Certamente, em tempo
impossível de determinar com precisão, o mundo e o Brasil terão superado a
Pandemia. No entanto, as marcas deixadas pela experimentação do imprevisível não
tendem a se apagar, do mesmo modo que as especulações sobre a possibilidade de
novas epidemias (e pandemias) causadas por agentes infectocontagiosos
desconhecidos pairam no ar. Então, esse é o ponto sobre o qual o desejo de
reparação, de responsabilização, por tudo o que aconteceu no território brasileiro
se torna tão urgente.
Afinal de contas, a dor, o sofrimento, a tragicidade ao longo de todos esses meses fez emergir uma demanda muito grande por justiça.
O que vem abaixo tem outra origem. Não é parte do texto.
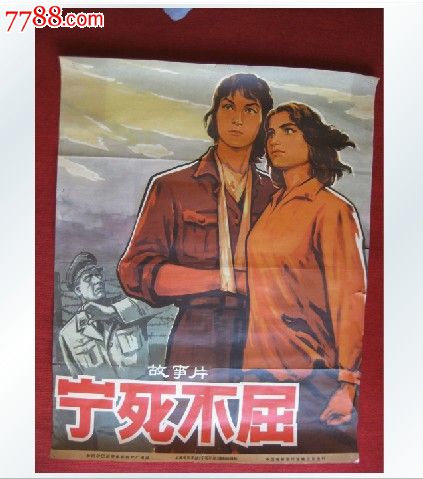 橡树山基督学院文凭毕业证怎么制作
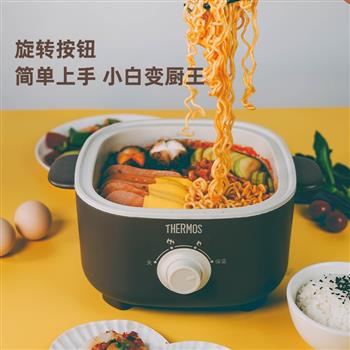 膳魔師（THERMOS） 多功能鍋電火鍋 2.5L家用小火鍋電炒鍋帶蒸屜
E conforme disse Rui Barbosa, “A justiça atrasada não é justiça, senão injustiça qualificada e manifesta”. Assim, não acolher o clamor popular somado à materialidade comprobatória do relatório da CPI seria apunhalar o direito cidadão mais uma vez e conceder um gigantesco precedente de impunidade. Seria desconsiderar o fato de que “Não há nada mais relevante para a vida social que a formação do sentimento da justiça” (Rui Barbosa), lançando as consequências e desdobramentos das imprevisibilidades inscritas nas páginas do futuro aos braços da própria sorte.